__Task requirements__:
A – In the article on the West Maui native plant project, take the part that opens with the words "Native Plant Project" and closes with "to the organization.", and rewrite it with "West Maui" changed to "western Maui".
B – In the article on the West Maui native plant project, how many volunteers help CORAL restore the degraded landscapes?

__Text excerpt__:
Native Plant Project Prevents 20 Tons of Sediment From Reaching Coral Reefs in West Maui
More than 20 tons of sediment has been captured in the mountains above Lahaina in West Maui as a result of a collaborative restoration project led by the Coral Reef Alliance (CORAL).
“West Maui is laden with historic sugarcane and pineapple plantations that are now out-of-use. During heavy rain events, the potentially contaminated soil from these degraded landscapes travels down old dirt roads, enters stream gulches, and ultimately reaches the ocean where it smothers coral reefs,” according to the organization.
With the help of 100 volunteers, CORAL uses native plants to restore the degraded landscapes and trap the sediment before it has a chance to runoff into the ocean.
“This past year alone, our restoration projects have trapped over 20 tons of sediment that would have ultimately ended up on our coral reefs,” said Jen Vander Veur, CORAL’s Senior Program Manager on Maui. “That’s the equivalent weight of 10 cars. It’s so great seeing all of our hard work pay off.”
Organizers say that’s just the beginning, noting that “as the plants grow and the sediment traps continue to accumulate materials, their efficiency will grow.”
“Ultimately, as our traps collect sediment, that sediment will fill in openings and slow the stormwater even further, trapping more sediment, and so on and so on,” said Vander Veur. “And the more sediment we can keep off of Maui’s reefs the better.”
Most hard corals are hosts to zooxanthellae, tiny algae with which they share a symbiotic relationship. Corals provide the algae with protected environments, and in exchange, the algae use the sun to photosynthesize and produce oxygen, and help the corals remove waste. When sediment is dumped on a coral, it blocks out the necessary sunlight to support this process and corals ultimately die.
West Maui’s coral reefs are important sources of coral larvae that replenish reefs across Maui, Lānaʻi and Molokaʻi. Because of this, the area has been designated a priority conservation site by the US Coral Reef Task Force and the Hawai‘i Department of Land and Natural Resources.
A 2012 Wahikuli-Honokōwai Watershed Management Plan prepared for the National Oceanic and Atmospheric Administration Coral Reef Conservation Program identified erosion from degraded agricultural lands as a major threat to these vital coral reef ecosystems.

__Exercise data__:
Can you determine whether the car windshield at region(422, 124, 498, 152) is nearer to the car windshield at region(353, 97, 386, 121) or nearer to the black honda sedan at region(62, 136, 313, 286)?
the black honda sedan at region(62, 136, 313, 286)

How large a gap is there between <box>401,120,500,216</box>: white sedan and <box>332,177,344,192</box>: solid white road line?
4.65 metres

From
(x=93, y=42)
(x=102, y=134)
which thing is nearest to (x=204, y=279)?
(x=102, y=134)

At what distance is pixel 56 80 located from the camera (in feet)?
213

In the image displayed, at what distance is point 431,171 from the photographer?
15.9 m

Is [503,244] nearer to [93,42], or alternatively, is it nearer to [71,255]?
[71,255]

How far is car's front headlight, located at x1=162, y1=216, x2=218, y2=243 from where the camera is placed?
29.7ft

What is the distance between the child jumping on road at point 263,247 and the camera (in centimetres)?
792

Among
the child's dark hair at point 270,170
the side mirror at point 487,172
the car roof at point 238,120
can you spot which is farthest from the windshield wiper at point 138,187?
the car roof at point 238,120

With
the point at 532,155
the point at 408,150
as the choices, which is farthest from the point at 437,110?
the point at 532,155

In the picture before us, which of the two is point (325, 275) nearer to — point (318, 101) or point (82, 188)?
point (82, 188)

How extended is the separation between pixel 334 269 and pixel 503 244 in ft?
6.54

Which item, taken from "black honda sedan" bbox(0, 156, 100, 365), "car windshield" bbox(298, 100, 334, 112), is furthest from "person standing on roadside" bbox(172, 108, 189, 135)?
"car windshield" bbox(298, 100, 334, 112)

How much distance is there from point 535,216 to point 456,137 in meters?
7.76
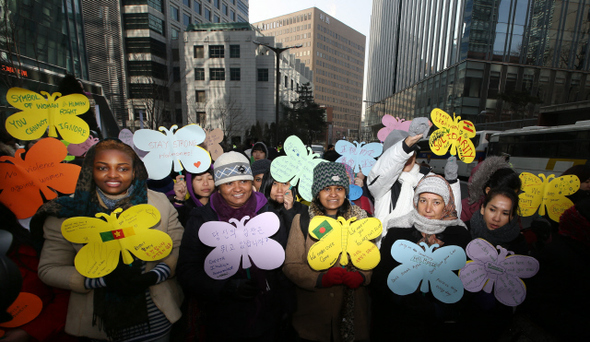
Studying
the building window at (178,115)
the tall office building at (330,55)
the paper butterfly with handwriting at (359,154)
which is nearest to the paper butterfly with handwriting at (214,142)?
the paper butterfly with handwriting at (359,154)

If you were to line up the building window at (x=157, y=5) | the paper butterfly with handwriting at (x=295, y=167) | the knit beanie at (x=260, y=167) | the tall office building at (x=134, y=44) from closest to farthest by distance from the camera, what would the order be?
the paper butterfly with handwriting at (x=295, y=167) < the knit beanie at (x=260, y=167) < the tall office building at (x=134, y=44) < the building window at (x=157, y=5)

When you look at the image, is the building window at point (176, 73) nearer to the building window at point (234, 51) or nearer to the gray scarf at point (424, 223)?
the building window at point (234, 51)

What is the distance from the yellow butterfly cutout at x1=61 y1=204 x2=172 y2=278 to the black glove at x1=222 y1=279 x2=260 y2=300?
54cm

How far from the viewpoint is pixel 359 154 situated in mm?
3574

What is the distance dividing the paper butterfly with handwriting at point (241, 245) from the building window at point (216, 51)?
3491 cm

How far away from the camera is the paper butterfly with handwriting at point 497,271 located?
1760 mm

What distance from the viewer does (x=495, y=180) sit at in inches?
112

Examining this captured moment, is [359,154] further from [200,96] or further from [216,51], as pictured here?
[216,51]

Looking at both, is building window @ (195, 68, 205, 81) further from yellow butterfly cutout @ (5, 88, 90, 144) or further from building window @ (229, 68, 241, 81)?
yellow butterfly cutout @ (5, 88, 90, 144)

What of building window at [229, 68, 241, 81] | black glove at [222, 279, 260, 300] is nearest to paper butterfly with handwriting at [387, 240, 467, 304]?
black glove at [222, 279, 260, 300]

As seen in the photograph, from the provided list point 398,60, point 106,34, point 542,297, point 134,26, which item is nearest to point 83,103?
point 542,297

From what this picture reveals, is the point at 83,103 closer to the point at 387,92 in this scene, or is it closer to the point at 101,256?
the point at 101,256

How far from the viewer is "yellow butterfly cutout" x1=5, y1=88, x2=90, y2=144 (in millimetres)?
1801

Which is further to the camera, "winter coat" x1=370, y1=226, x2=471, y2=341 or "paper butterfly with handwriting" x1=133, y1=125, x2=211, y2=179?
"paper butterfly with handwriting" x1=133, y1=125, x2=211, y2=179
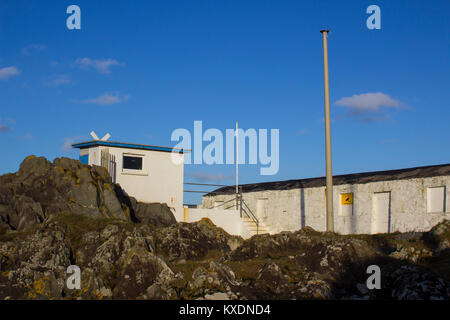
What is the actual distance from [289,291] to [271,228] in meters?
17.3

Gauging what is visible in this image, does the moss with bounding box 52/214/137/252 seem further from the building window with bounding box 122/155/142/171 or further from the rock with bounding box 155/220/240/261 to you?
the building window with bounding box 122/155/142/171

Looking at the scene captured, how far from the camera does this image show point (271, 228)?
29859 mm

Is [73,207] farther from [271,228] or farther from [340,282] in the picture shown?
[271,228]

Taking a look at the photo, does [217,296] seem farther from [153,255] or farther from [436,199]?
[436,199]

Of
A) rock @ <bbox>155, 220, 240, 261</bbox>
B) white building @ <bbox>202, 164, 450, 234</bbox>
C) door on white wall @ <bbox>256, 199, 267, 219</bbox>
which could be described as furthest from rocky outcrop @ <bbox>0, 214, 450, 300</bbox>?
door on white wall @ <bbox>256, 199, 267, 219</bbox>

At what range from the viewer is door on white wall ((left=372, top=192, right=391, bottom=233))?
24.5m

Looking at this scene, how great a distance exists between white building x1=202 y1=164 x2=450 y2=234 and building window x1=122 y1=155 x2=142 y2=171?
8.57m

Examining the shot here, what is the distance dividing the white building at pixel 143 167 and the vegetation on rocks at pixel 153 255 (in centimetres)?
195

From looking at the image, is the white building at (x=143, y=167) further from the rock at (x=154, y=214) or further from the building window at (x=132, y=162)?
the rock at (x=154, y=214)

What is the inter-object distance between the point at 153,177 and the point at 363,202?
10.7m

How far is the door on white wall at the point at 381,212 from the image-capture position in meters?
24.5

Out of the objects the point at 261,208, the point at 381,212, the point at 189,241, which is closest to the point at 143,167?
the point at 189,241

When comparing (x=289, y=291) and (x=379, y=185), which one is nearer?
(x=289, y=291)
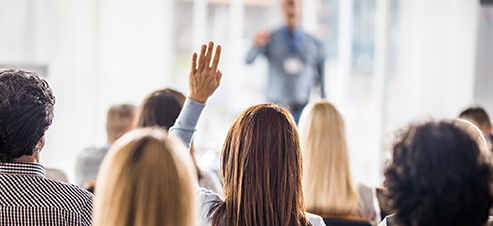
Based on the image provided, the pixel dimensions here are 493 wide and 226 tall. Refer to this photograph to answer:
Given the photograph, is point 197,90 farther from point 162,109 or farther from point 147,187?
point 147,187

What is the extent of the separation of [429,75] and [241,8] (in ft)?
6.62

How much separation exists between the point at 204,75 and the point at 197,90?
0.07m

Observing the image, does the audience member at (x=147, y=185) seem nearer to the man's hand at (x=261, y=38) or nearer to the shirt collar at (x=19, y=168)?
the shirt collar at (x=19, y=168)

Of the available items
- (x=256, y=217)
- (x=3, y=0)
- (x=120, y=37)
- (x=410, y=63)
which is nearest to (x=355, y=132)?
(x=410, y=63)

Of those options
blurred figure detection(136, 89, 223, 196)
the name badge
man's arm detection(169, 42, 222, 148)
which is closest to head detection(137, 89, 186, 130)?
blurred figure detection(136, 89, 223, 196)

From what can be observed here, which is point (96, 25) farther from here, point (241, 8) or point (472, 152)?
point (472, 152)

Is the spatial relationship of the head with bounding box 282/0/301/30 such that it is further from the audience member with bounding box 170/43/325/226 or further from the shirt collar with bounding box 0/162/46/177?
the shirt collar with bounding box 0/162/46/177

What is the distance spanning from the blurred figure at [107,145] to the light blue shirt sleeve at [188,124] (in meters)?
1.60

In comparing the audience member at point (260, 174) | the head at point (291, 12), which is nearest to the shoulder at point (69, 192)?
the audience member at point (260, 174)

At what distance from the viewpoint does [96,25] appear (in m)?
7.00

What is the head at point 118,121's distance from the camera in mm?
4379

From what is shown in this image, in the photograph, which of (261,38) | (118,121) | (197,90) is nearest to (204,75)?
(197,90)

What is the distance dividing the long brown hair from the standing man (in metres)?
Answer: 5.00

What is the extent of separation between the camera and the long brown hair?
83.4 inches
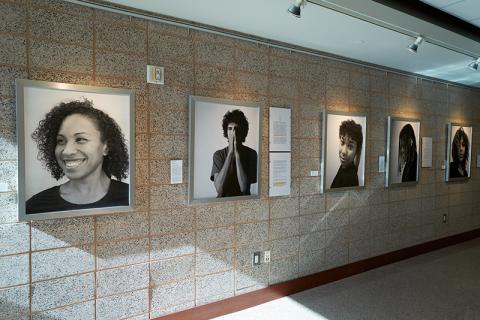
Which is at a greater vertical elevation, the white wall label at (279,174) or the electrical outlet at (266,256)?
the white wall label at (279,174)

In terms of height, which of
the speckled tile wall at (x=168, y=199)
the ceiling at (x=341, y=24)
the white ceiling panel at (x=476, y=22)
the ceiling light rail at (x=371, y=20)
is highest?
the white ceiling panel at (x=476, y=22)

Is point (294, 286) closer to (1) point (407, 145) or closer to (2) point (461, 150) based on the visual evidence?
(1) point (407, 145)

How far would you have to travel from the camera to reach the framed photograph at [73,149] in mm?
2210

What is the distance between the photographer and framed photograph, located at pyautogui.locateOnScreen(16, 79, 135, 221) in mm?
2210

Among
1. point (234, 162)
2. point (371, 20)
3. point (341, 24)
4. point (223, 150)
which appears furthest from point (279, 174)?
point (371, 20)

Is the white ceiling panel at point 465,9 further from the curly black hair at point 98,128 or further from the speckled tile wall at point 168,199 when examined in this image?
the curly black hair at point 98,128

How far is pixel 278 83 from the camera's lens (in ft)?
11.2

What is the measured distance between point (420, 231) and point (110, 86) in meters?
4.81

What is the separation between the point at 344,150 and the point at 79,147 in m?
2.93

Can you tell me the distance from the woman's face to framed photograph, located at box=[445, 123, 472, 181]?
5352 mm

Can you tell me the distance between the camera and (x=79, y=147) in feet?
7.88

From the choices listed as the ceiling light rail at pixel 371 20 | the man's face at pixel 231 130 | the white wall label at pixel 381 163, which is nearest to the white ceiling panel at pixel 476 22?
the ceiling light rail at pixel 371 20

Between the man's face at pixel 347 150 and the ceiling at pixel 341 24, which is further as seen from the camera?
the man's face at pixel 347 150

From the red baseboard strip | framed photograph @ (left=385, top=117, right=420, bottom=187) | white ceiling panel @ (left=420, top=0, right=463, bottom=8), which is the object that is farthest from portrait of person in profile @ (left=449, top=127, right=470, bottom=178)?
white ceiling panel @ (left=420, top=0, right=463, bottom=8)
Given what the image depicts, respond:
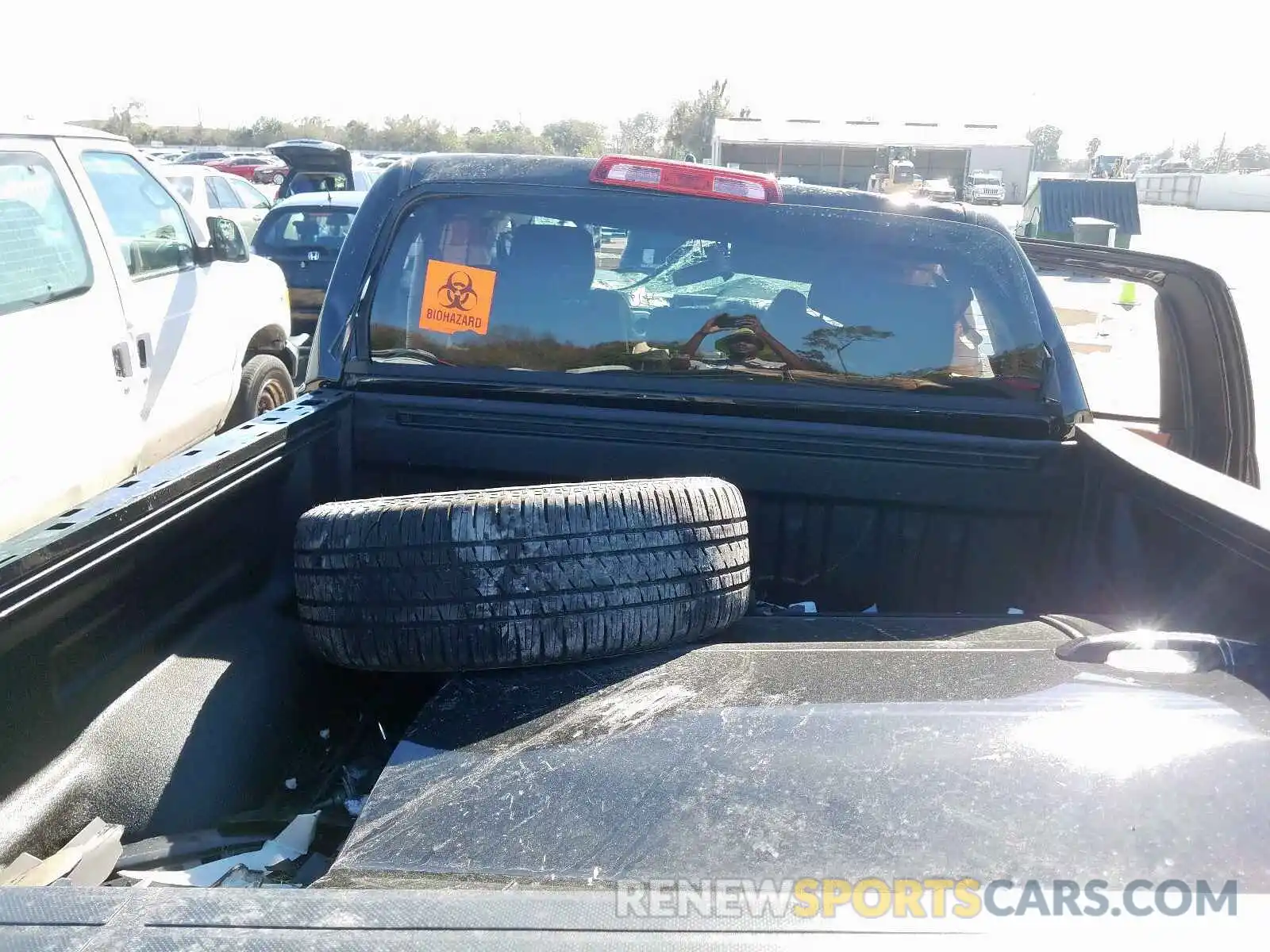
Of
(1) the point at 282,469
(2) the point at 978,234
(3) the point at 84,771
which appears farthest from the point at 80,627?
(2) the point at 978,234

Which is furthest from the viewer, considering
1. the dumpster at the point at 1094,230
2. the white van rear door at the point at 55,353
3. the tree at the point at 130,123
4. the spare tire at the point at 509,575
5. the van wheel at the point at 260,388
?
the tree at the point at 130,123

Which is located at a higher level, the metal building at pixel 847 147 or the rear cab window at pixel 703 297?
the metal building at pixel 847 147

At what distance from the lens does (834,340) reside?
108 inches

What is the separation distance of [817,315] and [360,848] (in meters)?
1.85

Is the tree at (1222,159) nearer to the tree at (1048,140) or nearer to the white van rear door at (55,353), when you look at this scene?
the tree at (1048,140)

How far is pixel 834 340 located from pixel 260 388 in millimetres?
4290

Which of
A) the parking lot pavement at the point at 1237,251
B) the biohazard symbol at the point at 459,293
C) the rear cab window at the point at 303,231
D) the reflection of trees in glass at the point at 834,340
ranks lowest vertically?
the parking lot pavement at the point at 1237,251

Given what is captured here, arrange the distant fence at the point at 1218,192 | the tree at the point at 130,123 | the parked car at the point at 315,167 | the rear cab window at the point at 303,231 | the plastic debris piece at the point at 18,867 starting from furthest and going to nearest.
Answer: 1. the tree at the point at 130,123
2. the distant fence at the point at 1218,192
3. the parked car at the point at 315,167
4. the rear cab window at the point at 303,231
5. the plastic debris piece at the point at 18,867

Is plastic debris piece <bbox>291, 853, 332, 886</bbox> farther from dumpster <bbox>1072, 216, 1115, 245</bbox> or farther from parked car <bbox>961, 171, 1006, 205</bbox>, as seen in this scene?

__Answers__:
A –
Native Plant Project Prevents 20 Tons of Sediment From Reaching Coral Reefs in western Maui
More than 20 tons of sediment has been captured in the mountains above Lahaina in western Maui as a result of a collaborative restoration project led by the Coral Reef Alliance (CORAL).
“western Maui is laden with historic sugarcane and pineapple plantations that are now out-of-use. During heavy rain events, the potentially contaminated soil from these degraded landscapes travels down old dirt roads, enters stream gulches, and ultimately reaches the ocean where it smothers coral reefs,” according to the organization.

B – 100 volunteers.